#### PROBLEM TO SOLVE:
The listing below has to be output exactly as given, less its pictures.
* * * * * * *
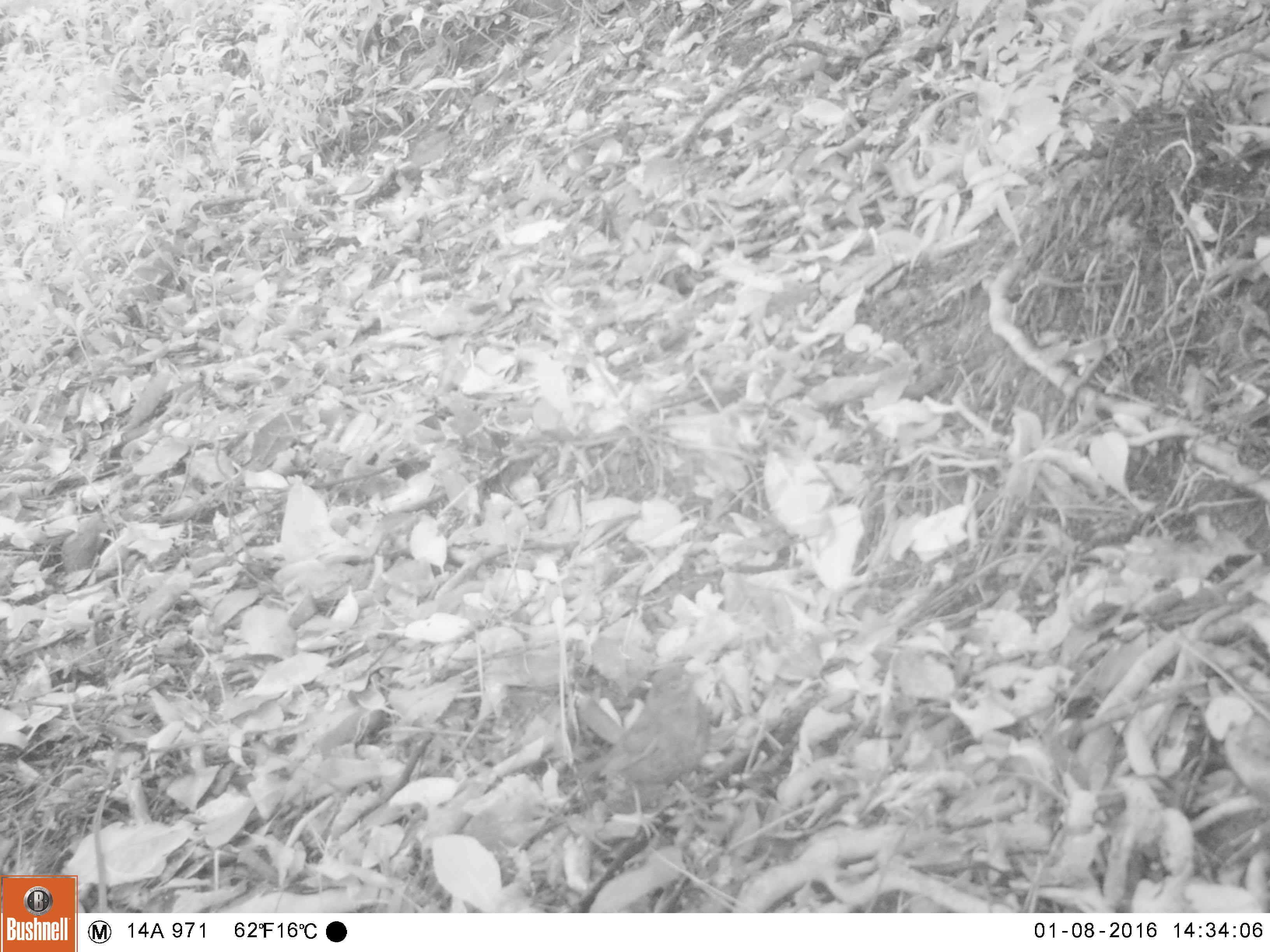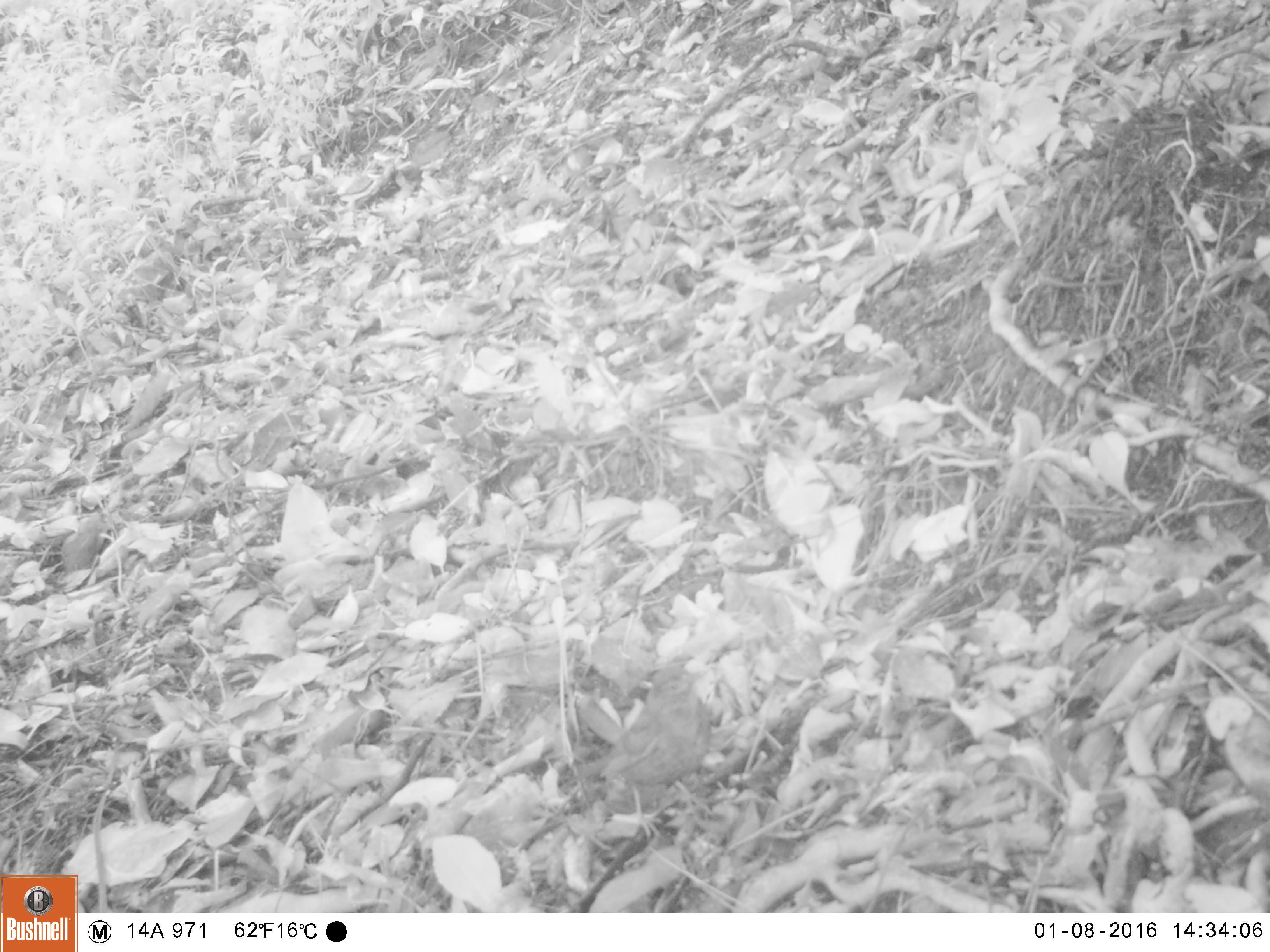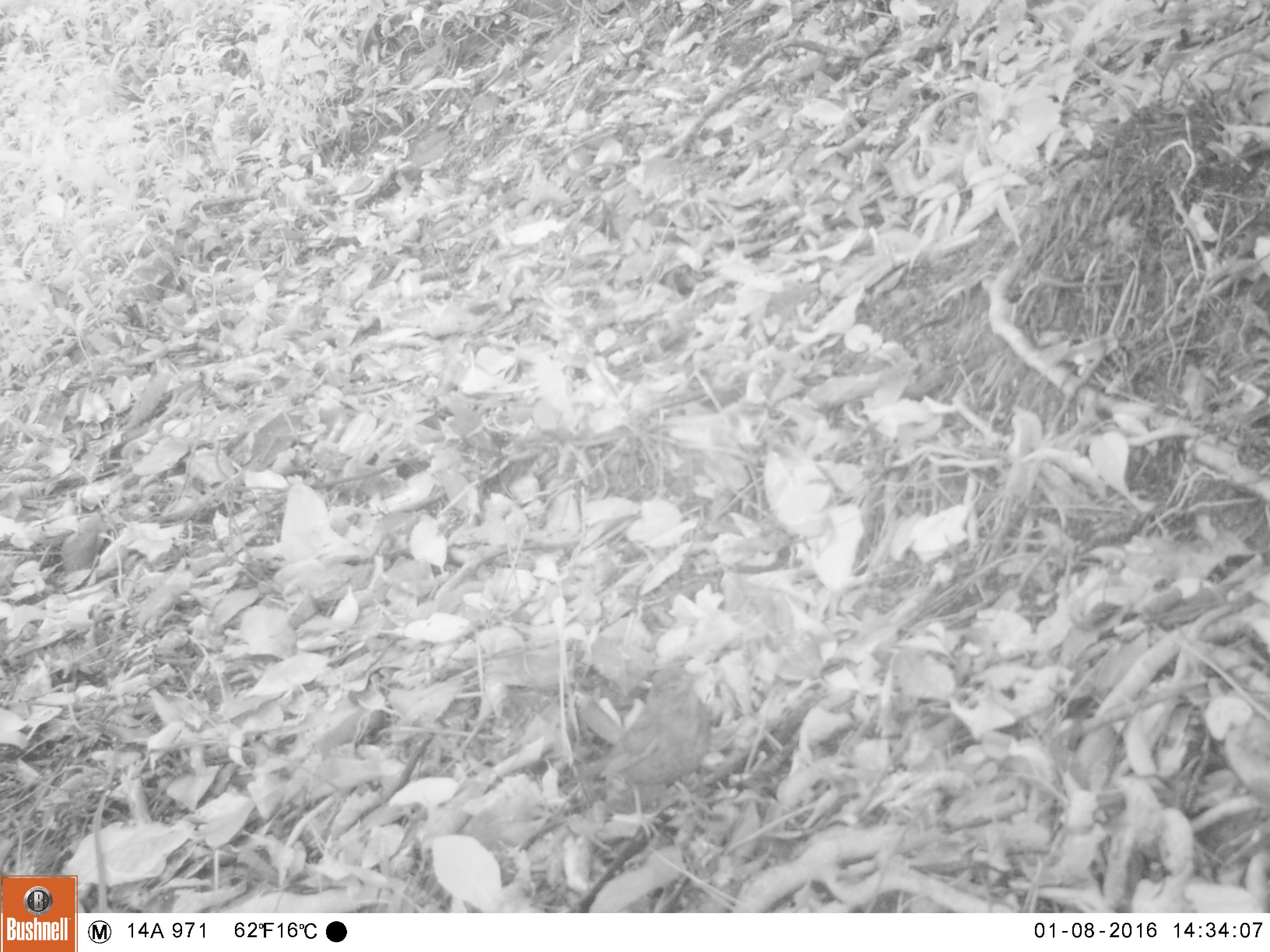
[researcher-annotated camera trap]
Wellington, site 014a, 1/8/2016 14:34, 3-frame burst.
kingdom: Animalia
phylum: Chordata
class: Aves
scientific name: Aves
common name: bird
* * * * * * *
#### EXPECTED OUTPUT:
[researcher-annotated camera trap]
Wellington, site 014a, 1/8/2016 14:34, 3-frame burst.
kingdom: Animalia
phylum: Chordata
class: Aves
scientific name: Aves
common name: bird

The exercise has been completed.